What are the main substances that can make a calorie surplus, and the mechanism by which they can fatten?
The mechanism for the formation of fat is called Lipogensis. When more calories are taken in than used up through metabolism and exercise the body stores the excess energy as a glucose polymer called glycogen. When glycogen storage is full and caloric intake still exceeds expenditures then excess food is stored as fat. Insulin an enzyme produced by the pancreas plays a key role in controlling blood sugar levels and fat formation or lipogenesis.
The energy in food is consumed and used by the body through a process called respiration. In this multi-step process glucose is converted through glycolysis into two Pyruvate molecules, they are them converted into two Acetyl CoA molecules, which; are oxidized in the mitochondria of cells to produce Carbon dioxide and 36 ATP molecules. Adenosine triphosphate (ATP) is useful energy source for all cellular processes.
Lipogensis begins similar to respiration in that food/glucose is converted into Acetyl CoA, however; instead of being oxidized Acetyl CoA is reduced with the energy from ATP and the addition of hydrogen to form fatty acids.
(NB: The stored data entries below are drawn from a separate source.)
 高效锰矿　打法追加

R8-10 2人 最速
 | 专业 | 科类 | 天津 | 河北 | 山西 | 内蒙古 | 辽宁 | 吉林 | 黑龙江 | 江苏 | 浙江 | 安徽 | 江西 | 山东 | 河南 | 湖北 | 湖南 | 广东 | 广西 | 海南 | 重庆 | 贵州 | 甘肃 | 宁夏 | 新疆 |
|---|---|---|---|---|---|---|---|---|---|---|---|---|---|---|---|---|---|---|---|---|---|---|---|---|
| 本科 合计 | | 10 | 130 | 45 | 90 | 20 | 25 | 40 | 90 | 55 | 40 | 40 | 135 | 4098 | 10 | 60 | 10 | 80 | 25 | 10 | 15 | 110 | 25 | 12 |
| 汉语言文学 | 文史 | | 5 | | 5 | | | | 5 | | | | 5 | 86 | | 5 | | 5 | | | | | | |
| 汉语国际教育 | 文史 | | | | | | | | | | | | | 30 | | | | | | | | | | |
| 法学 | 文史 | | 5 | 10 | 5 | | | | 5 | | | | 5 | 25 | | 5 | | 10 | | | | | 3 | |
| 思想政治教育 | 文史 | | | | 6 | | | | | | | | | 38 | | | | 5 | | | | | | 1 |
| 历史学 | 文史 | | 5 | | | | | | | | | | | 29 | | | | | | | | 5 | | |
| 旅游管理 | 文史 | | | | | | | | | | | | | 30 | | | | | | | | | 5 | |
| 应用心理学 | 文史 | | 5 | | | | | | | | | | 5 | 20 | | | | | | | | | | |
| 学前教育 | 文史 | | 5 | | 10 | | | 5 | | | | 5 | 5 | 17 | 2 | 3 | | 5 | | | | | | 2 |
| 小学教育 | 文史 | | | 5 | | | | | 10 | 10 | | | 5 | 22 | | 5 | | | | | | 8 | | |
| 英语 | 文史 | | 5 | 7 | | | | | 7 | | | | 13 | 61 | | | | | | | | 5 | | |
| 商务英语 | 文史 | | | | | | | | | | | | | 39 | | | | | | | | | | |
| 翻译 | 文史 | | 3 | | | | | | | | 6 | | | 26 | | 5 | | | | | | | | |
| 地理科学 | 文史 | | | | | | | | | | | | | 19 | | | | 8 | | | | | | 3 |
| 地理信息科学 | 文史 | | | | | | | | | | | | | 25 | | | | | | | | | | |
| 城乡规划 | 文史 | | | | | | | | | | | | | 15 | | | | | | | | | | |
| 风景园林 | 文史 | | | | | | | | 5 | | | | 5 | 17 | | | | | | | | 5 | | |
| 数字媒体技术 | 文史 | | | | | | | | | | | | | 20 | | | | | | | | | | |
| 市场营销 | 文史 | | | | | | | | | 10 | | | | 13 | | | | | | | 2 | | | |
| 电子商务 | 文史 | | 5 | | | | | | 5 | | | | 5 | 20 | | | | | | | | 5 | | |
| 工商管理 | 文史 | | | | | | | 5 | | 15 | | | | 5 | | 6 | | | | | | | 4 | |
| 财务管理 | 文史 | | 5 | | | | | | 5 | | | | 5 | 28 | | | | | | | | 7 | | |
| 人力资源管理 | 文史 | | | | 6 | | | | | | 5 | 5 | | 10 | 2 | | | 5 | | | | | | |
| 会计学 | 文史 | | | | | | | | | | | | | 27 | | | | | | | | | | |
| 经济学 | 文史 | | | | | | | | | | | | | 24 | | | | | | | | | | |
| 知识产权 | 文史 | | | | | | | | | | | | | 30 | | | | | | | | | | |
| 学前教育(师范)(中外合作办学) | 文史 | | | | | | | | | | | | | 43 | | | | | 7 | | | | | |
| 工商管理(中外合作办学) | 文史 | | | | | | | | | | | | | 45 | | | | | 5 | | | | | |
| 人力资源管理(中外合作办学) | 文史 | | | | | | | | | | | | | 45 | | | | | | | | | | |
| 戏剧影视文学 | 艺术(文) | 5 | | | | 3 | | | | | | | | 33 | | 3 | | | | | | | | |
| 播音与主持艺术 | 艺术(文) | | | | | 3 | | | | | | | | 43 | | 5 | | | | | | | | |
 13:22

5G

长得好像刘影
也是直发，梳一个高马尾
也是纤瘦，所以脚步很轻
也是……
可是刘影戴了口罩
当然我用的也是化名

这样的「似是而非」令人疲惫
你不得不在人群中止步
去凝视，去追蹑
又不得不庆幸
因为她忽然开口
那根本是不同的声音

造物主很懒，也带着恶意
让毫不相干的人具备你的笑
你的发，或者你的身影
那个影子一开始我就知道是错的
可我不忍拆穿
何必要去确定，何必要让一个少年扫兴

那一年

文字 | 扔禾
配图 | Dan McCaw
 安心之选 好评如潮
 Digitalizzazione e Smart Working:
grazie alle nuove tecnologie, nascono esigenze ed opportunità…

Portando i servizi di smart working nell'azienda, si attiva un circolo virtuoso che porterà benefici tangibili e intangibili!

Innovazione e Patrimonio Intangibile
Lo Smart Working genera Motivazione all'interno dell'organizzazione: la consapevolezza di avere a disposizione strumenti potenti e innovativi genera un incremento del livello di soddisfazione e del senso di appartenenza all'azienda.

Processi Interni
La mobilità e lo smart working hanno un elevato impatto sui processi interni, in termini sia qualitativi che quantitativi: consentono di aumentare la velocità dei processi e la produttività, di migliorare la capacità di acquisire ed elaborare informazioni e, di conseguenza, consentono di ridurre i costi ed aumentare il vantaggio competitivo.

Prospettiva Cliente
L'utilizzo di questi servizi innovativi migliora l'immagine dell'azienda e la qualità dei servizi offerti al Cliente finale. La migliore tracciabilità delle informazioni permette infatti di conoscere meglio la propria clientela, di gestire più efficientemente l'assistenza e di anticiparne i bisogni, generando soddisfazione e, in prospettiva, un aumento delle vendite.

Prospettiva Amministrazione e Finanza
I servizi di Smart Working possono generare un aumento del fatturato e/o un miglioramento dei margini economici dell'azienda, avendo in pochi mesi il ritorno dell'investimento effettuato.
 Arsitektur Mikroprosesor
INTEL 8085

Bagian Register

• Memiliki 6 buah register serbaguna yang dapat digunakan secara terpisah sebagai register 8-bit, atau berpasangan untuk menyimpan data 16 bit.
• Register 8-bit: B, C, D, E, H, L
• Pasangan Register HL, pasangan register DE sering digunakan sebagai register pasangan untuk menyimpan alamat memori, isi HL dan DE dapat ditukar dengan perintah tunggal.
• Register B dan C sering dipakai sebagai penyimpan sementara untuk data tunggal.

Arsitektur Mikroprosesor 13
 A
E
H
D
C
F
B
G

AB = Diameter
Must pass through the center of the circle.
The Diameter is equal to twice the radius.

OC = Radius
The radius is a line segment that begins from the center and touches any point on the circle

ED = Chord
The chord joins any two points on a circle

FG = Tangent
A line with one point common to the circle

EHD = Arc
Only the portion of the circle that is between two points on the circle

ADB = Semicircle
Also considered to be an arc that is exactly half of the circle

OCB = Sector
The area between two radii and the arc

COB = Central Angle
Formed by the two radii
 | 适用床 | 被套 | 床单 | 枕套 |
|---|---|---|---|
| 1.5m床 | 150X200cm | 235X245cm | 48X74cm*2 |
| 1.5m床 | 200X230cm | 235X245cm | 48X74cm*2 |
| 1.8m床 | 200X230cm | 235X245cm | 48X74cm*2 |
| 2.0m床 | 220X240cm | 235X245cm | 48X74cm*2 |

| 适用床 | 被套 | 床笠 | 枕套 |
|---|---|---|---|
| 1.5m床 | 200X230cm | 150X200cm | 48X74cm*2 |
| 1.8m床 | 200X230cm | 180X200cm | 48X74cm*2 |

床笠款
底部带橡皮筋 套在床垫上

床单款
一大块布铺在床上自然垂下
Calories function in one of two ways. If the individual consumes lots of calories and fails to burn those through body function and exercise, the calories will turn to fat usually in the abdomen, butt, and arm region. The human body will take the extra energy and store it as fat. If, however, you burn (through body maintenance--your body will use the extra energy to rebuild and repair the body) and exercise) more calories than you consume, you body will increase in lean body mass and muscle. That’s why exercise is crucial to losing weight. Building muscle creates lean body mass, and your body has to burn more calories to maintain the lean muscle mass.